A verbatim copy of the lines starting at the one with "California, site 53, 2022-10-19T02:29:51+00:00, 2-frame" and ending at the last line below is required; include nothing else.
*** SUPPLIED INFORMATION ***
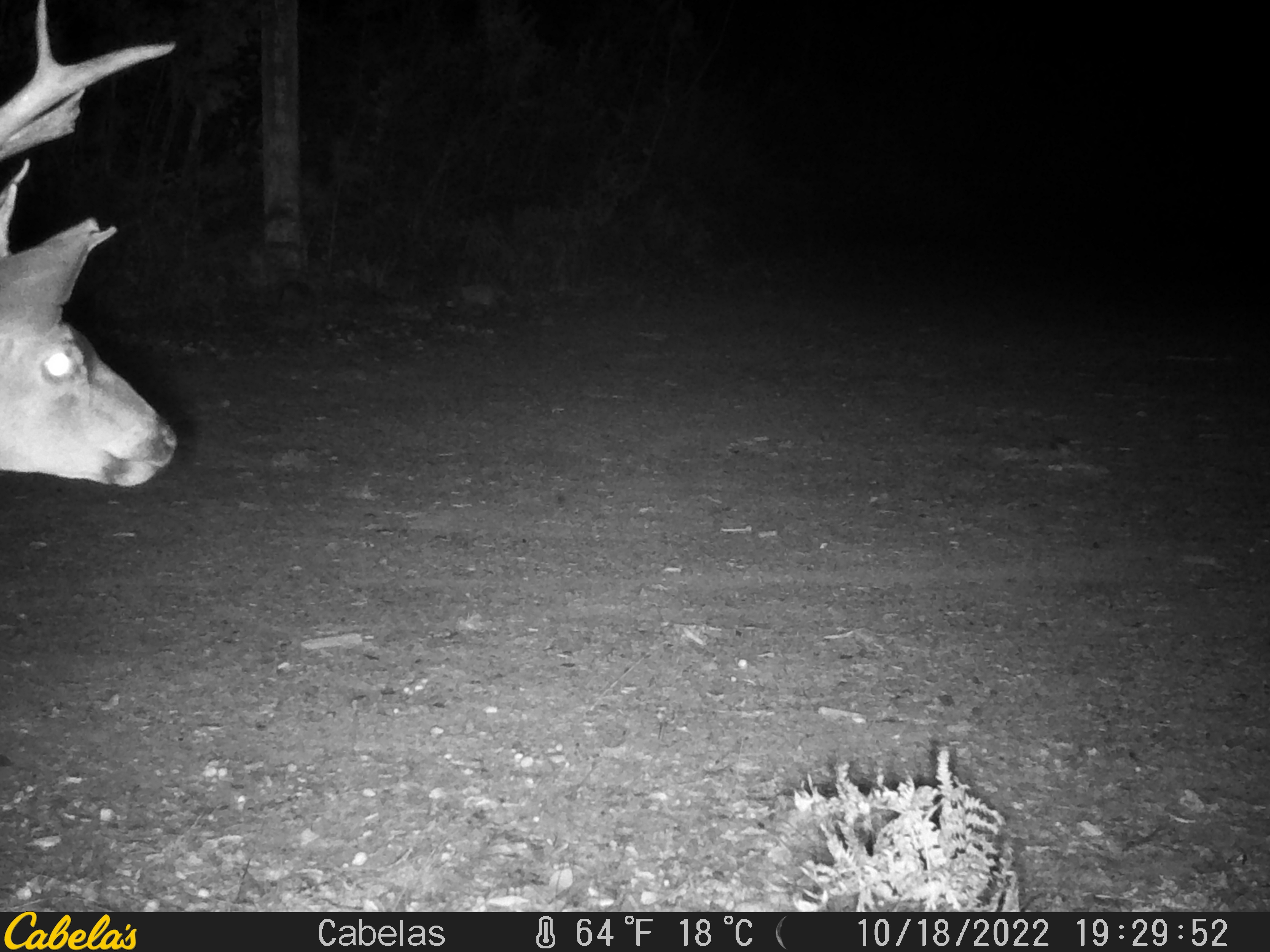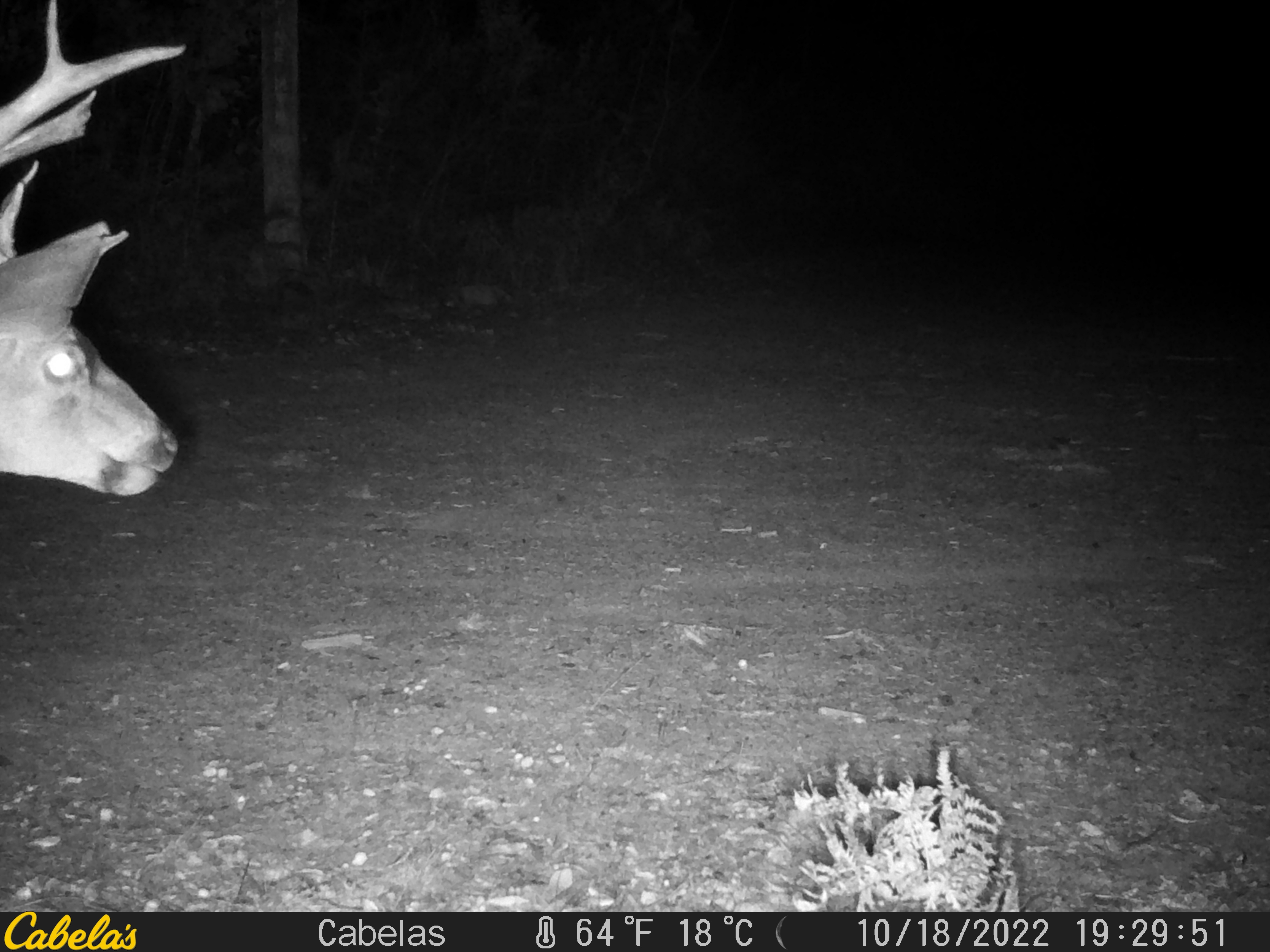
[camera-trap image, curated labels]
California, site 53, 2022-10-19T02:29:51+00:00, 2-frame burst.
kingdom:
*** End of SUPPLIED INFORMATION ***
RESPONSE:
California, site 53, 2022-10-19T02:29:51+00:00, 2-frame burst.
kingdom:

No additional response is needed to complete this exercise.